On dört bin dört yüz kilometre kare
Amerikan heyeti apar topar Türkiye’ye gelip de, aslında çıkarlarını hiç mi hiç tatmin etmeyecek o anlaşmayla toplantıdan çıktıklarında aklıma ilk gelen soru şuydu: “Amerika, teröristlere zaman...
Amerikan heyeti apar topar Türkiye’ye gelip de, aslında çıkarlarını hiç mi hiç tatmin etmeyecek o anlaşmayla toplantıdan çıktıklarında aklıma ilk gelen soru şuydu: “Amerika, teröristlere zaman mı kazandırıyor?”
Bu sorunun cevabı bence şu: “Evet, elbette…”
Fakat bu cevaptan geriye doğru ilerlediğimizde karşılaştığımız manzara son derece olumlu. Unutanlar ve unutma eğiliminde olanlar için tekrar hatırlayalım. Türkiye’nin, “terörden arındırılmış bir güvenli bölge ihdası”nın şart olduğu tezine olumlu karşılık vermemişti Amerika ve Rusya. Sonunda kendi işimizi kendi başımıza görmeye karar verip bir güvenli bölge oluşturmak için Barış Pınarı Harekâtını başlattık. Aradan bir hafta geçti geçmedi, Amerika bizim tezimizi kabul etmek zorunda kalacak şekilde bir “güvenli bölge oluşturmak” için anlaşma yapmak zorunda kaldı.
Hiç şüphe yok ki bu, milletiyle, ordusuyla, siyaset kurumuyla Türkiye’nin başarısıdır.
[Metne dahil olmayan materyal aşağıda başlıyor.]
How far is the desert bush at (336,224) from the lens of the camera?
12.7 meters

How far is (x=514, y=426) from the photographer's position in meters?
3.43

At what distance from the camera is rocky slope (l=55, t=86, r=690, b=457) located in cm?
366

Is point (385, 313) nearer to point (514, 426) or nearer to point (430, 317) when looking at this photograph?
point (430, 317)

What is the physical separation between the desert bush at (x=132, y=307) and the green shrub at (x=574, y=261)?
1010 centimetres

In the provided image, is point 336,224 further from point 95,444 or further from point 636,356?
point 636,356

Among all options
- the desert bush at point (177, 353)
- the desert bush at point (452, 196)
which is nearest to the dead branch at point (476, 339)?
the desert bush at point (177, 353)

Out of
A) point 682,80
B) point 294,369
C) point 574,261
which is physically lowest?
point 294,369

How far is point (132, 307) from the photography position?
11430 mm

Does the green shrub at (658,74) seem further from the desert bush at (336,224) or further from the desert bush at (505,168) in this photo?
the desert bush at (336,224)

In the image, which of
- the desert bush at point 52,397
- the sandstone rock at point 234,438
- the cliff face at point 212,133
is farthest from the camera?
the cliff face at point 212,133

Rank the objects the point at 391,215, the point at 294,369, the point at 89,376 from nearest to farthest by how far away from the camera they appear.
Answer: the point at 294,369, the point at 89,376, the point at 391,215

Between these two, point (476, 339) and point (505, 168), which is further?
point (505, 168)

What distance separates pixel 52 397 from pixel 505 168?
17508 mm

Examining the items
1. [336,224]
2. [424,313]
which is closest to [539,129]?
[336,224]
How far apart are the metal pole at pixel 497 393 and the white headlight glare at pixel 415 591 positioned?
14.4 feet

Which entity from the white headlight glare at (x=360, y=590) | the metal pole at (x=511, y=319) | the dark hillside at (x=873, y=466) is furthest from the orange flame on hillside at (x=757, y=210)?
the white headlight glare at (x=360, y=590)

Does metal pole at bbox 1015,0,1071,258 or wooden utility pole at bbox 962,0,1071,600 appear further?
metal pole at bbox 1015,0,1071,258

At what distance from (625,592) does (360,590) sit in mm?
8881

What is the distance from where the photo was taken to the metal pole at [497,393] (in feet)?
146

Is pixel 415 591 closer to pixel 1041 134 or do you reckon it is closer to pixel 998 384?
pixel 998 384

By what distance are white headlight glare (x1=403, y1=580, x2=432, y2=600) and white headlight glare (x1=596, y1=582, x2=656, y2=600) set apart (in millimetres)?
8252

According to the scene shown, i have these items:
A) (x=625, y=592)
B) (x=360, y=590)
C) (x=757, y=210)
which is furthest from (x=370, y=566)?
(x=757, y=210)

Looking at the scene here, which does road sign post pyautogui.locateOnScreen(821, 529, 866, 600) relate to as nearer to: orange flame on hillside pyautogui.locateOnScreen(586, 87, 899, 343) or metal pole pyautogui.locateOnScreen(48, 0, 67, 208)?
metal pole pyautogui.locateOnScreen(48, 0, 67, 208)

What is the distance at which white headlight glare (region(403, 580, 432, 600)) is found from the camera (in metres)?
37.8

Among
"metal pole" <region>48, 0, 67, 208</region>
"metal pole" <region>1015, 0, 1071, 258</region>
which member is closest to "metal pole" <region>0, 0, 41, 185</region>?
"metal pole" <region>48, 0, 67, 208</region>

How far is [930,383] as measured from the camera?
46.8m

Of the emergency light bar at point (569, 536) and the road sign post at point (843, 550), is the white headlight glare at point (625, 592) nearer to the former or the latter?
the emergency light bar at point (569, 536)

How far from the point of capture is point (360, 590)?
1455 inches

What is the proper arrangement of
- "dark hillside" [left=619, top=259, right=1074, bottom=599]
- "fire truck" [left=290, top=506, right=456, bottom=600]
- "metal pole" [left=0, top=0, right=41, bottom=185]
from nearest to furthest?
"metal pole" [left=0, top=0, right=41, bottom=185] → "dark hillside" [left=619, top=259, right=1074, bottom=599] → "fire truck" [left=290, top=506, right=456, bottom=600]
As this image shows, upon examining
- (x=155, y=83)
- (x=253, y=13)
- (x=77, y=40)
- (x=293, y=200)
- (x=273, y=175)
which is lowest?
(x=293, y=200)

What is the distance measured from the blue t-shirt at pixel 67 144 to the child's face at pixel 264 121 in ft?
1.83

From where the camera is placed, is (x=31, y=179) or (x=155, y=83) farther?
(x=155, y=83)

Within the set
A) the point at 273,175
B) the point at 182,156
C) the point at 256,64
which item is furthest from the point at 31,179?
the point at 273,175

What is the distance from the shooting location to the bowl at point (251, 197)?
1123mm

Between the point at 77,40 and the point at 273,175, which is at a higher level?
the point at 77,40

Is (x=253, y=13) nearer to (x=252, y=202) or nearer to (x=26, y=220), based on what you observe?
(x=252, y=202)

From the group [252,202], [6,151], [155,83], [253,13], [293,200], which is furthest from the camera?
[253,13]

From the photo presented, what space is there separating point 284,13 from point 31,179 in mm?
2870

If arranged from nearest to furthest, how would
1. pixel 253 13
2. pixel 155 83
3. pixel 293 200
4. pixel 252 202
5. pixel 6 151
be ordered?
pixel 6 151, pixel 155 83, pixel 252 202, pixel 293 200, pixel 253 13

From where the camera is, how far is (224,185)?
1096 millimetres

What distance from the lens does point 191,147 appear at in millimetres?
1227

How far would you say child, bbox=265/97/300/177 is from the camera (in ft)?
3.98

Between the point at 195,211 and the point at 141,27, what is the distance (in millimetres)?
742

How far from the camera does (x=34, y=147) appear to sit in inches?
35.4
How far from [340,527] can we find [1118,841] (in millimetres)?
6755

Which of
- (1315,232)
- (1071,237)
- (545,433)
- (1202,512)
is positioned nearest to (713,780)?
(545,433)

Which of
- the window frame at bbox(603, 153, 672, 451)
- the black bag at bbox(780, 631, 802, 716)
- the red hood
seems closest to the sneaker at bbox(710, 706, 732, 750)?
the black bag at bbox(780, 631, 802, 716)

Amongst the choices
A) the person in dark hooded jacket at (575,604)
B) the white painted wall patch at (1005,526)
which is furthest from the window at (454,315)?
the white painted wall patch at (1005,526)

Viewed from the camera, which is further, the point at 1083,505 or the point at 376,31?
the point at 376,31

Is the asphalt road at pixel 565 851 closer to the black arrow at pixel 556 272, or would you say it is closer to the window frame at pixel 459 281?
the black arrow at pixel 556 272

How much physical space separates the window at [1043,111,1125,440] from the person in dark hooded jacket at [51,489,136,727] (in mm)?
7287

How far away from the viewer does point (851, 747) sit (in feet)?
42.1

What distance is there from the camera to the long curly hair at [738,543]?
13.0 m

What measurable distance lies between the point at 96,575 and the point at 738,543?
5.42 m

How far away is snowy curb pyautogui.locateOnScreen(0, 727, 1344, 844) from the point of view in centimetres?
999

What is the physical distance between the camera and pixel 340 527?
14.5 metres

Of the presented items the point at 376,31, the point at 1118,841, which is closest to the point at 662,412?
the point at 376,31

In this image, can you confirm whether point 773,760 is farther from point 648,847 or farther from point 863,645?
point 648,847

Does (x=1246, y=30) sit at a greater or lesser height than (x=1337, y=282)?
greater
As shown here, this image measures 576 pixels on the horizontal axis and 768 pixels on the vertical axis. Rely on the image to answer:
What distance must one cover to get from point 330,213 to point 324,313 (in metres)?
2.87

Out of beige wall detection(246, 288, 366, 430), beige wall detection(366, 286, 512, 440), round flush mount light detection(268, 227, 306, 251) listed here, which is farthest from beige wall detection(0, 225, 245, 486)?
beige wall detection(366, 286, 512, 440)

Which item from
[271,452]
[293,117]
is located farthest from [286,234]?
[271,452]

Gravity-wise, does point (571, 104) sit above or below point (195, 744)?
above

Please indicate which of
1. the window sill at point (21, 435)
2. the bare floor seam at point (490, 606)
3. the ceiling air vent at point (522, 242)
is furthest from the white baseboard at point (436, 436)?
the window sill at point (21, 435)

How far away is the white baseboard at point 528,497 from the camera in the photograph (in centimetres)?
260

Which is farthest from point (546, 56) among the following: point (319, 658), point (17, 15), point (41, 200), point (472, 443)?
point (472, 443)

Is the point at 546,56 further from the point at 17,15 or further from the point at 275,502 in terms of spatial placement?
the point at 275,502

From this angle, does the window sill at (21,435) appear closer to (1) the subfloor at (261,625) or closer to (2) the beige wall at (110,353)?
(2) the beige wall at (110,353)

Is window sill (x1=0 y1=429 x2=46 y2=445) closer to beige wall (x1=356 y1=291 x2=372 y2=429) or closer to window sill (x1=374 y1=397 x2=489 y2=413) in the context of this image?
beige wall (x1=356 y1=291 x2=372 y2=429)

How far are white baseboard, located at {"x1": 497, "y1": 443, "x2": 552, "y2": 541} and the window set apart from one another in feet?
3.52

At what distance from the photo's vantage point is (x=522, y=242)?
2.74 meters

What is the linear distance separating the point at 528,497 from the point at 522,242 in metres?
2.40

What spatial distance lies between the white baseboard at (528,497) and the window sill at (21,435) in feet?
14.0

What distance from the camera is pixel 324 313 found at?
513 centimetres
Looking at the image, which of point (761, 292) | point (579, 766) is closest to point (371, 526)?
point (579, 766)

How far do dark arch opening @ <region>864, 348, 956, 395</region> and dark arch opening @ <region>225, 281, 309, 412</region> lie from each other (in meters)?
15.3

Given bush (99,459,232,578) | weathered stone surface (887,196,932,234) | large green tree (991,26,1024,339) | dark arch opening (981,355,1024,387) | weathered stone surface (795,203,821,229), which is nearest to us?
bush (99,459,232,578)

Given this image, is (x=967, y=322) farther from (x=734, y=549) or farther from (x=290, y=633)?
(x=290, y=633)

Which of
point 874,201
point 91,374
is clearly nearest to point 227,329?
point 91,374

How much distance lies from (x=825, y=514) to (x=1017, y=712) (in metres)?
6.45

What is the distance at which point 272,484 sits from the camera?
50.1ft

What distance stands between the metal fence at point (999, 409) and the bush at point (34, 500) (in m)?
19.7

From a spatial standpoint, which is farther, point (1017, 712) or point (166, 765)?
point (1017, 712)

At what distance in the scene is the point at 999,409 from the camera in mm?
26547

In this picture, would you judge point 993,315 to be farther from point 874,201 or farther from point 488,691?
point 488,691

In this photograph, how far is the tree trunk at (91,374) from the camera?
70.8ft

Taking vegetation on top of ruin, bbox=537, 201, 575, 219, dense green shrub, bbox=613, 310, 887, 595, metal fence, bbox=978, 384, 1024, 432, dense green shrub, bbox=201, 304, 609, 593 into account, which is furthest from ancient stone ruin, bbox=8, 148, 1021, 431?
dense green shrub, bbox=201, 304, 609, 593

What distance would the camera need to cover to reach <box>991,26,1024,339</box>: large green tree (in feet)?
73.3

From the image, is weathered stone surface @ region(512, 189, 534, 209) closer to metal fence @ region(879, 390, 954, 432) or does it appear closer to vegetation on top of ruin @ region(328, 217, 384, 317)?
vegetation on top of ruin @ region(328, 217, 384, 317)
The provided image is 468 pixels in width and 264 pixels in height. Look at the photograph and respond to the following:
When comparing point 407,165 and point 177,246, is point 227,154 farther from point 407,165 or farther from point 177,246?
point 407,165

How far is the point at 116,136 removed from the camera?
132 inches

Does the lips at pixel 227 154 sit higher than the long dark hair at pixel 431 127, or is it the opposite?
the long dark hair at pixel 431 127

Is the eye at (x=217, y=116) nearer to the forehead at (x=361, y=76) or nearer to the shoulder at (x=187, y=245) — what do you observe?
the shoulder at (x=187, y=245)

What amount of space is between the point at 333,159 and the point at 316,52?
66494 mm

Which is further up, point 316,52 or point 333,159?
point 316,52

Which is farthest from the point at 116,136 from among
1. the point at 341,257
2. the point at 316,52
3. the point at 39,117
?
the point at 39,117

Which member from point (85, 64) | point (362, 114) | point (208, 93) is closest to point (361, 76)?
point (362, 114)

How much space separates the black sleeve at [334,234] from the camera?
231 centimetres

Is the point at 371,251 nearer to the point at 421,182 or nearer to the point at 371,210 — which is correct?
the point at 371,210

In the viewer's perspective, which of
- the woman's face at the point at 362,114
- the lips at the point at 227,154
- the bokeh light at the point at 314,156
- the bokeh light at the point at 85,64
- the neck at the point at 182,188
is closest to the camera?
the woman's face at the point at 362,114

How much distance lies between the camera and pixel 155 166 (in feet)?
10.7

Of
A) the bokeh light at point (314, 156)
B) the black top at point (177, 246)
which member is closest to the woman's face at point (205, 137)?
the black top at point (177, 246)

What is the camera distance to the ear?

Ancak…
O “ancak” doğrudan Amerika ile ilgilidir. Çünkü biliyoruz ki yere batası Amerika 3-4 gün, bilemedin 10-15 gün daha müdahil olmasaydı meseleye biz zaten bölgede istediğimiz koridoru oluşturacak, hatta belki koridor derinliğini 50-55 kilometreye kadar çıkaracaktık.
Amerika’yı masaya oturtacak ve “zararına bir anlaşmaya” ikna edecek kadar başarılı bir devlet ve operasyon aklımız olduğu kesin. Türkiye’nin artık “masa kurma başarısı”na kavuştuğu da kesin. Can sıkıcı bir başka kesinlik ise şu: Terörle mücadelede yolun ortasında falanız; daha almak zorunda olduğumuz çok mesafe var ve fakat bu mesafeyi kendi başımıza almak zorunda kaldığımız her seferinde karşımıza Amerika çıkmazsa Rusya, Rusya çıkmazsa İsrail, İsrail çıkmazsa İran çıkacak.